2012 Olympic Games lanes 'will increase traffic'

Dedicated lanes for Olympic athletes and VIPs during the London 2012 Games will increase traffic in parts of the city, transport bosses have said.

Transport for London (TfL) admitted the "Games Lanes" would put greater traffic demands on certain parts of the network during the Olympics.

Bosses also warned of long delays on the Tube unless commuter numbers fall.

TfL said it had spent more than £6bn upgrading the network for the Olympics and contingencies were being worked on.

The lanes will be on a third of the 109-mile Olympic Route Network [ORN], which will be roadwork-free and cover 1% of the capital's roads.

The ORN will be used by 18,000 athletes and officials during the Olympics as well as 6,000 during the Paralympics.

Lanes will be created in The Highway, in east London, around Wembley Stadium in the north-west of the city, through central London and out to Greenwich and for the main Olympics site at Stratford.

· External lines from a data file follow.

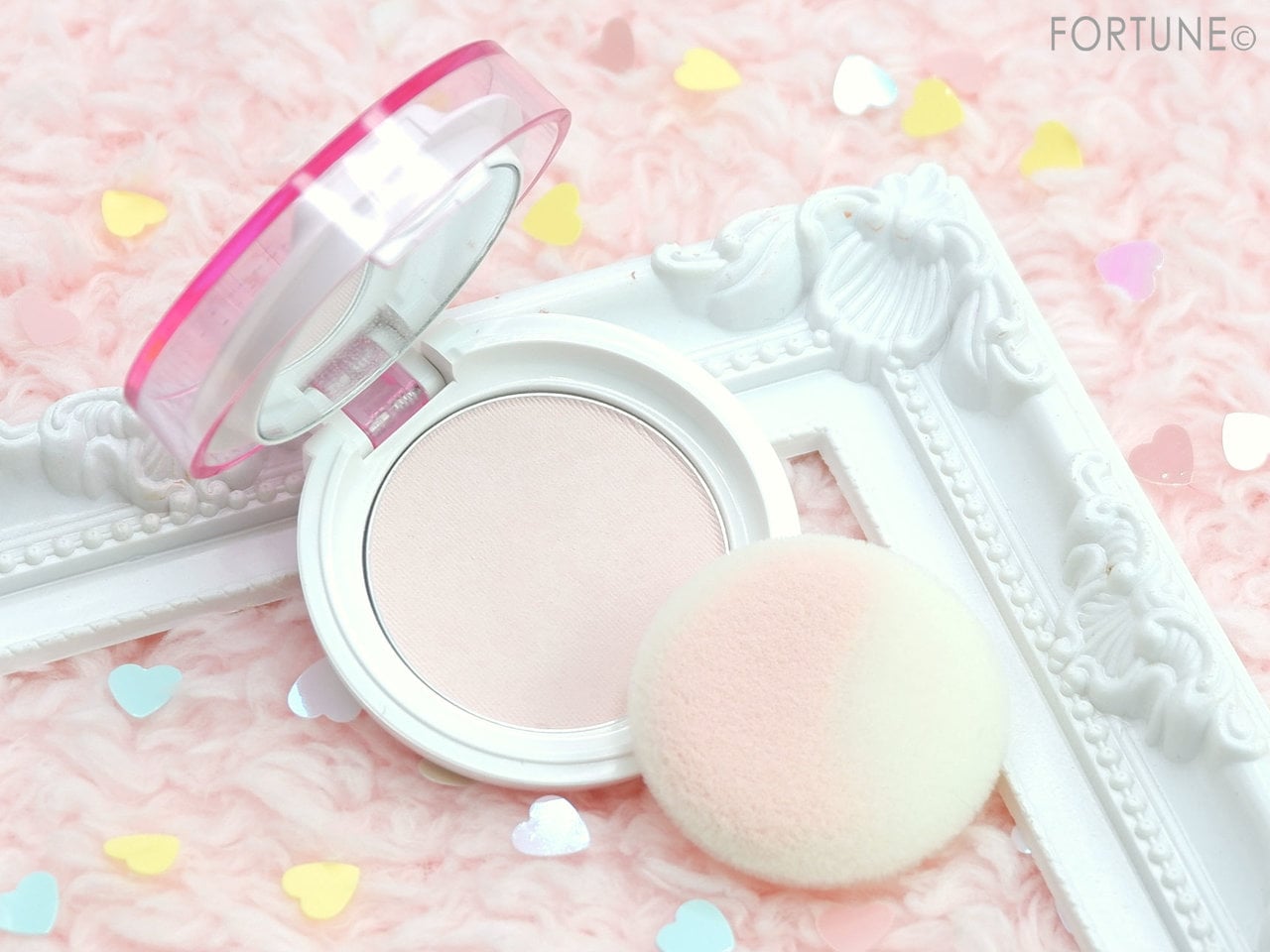 カントリー＆ストリーム「午後もキレイパウダー」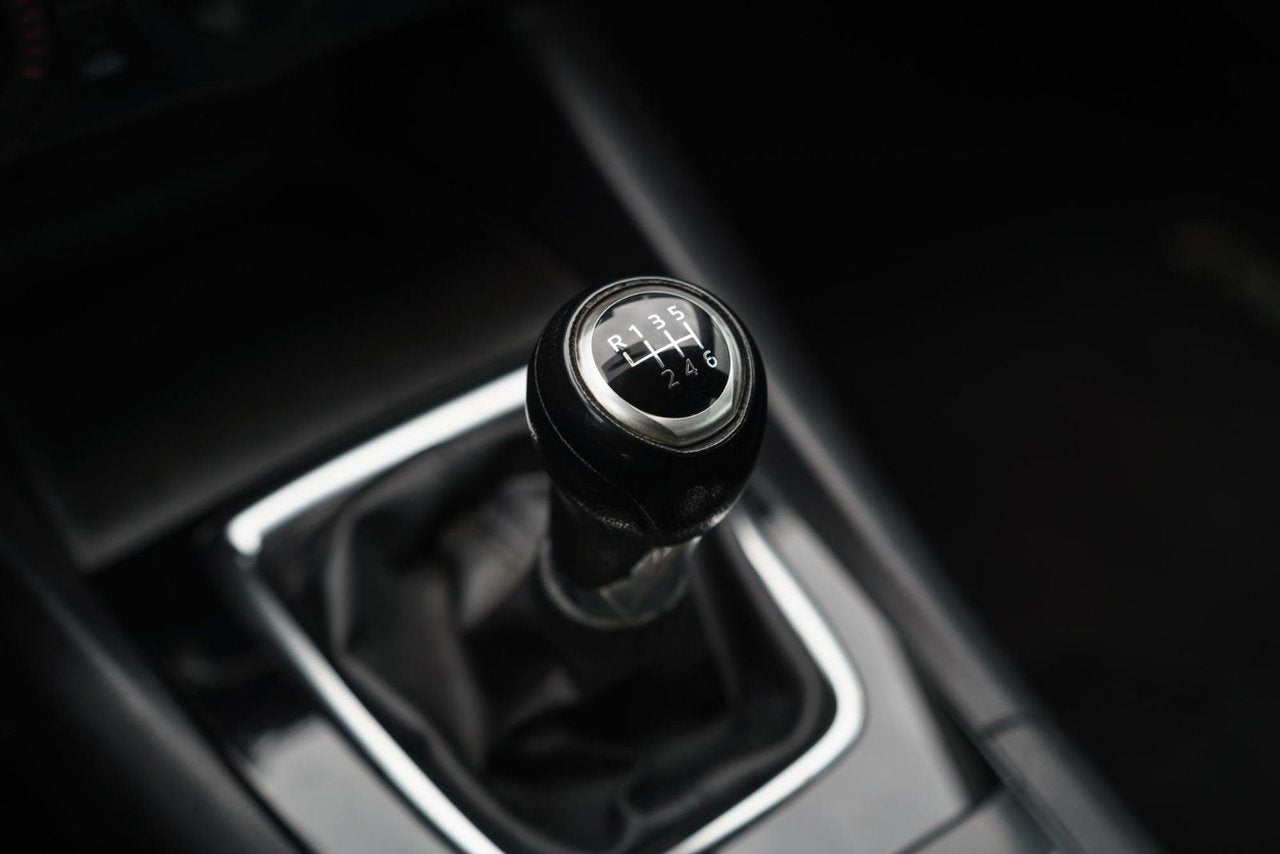 2016 Mazda Mazda3 GX
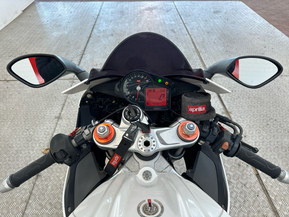 Aprilia RSV4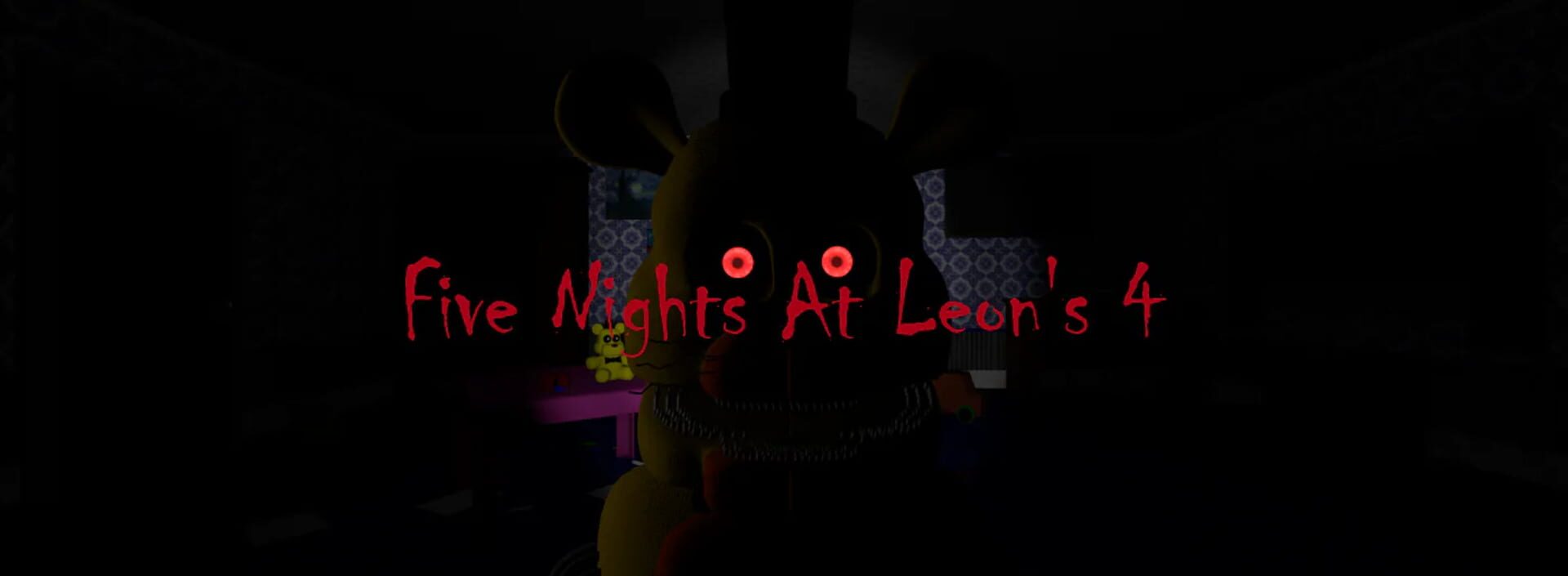 Five Nights at Leon’s 4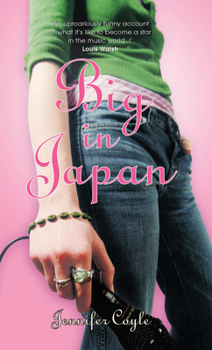 Paperback Big in Japan Book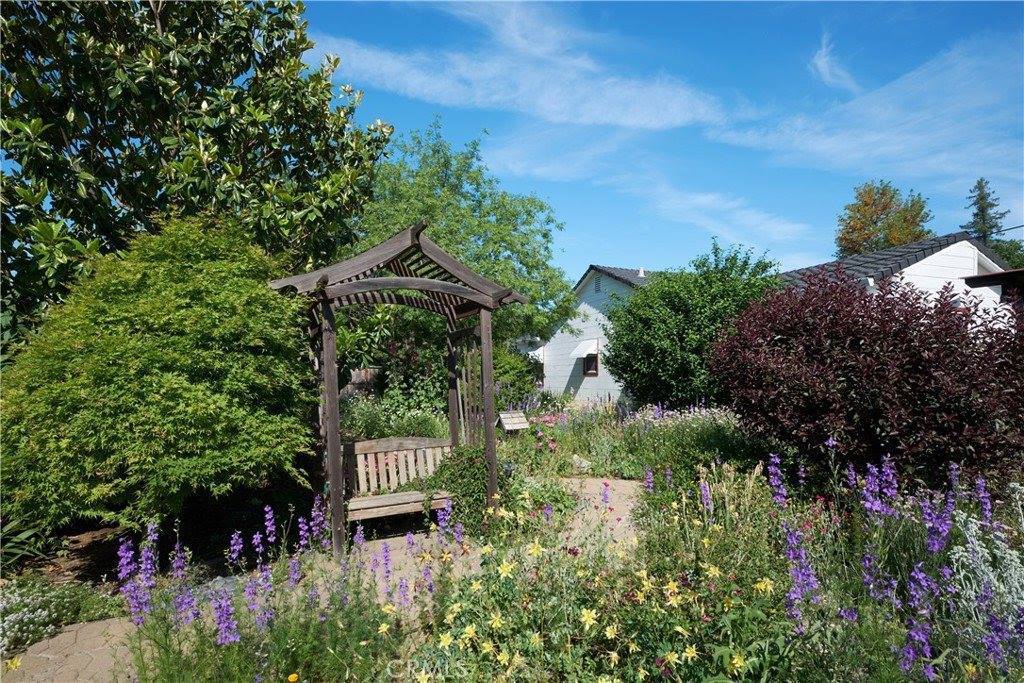 142 South Lassen Street, Willows, CA 95988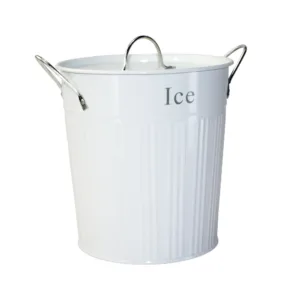 HOME CLASSIX ICE BUCKET WITH LID 4.6L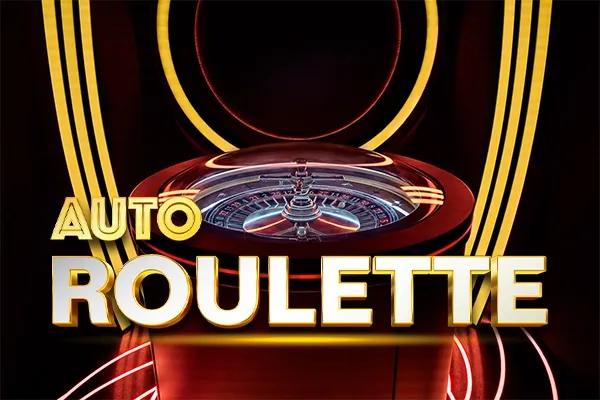 Auto Roulette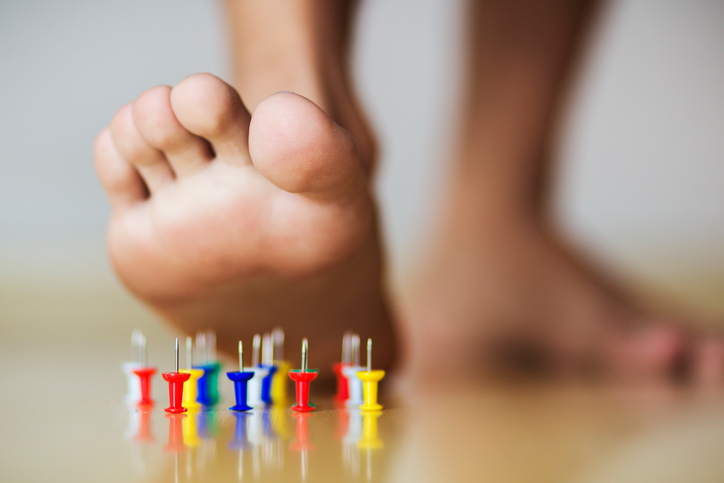 Boston Neuropathy Doctor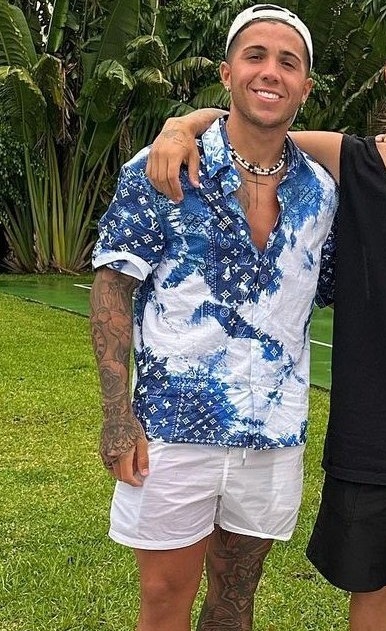 amen #laesperanzaesloultimoquesepierde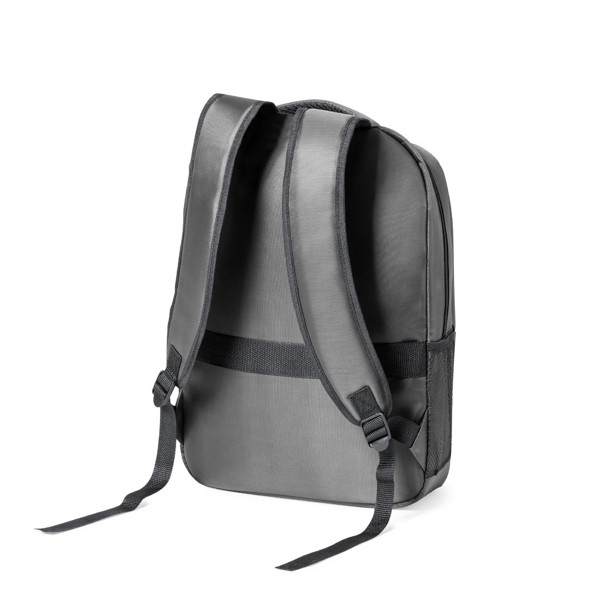 Mochila Polack - Gris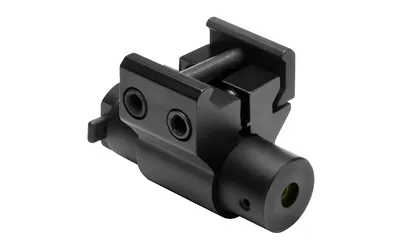 NCStar Red Laser Compact with Weaver Mou...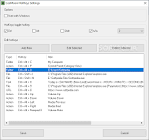 Windows 8 and LeoMoon HotKeyz is a portable hotkey management utility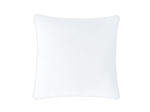Coussin | Aquarelle - Blanc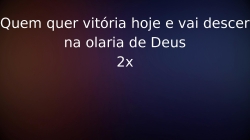 Vaso Rachado - Olaria de Deus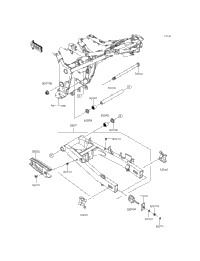 Swingarm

Mark Evers, from TfL, said: "We recognise that the Games are going to create part of the transport network that will be subject to greater traffic demands and we've put in place a variety of measures in order to try and manage that.

"At the moment we are sitting down with local authorities, businesses and residents in order to understand how we get the balance right."

Next summer it is expected an extra three million journeys per day will be made on public transport.

Models drawn up by TfL show a 30% drop in the number of commuters on the Tube network is required to make space for Olympic visitors, or huge delays are expected.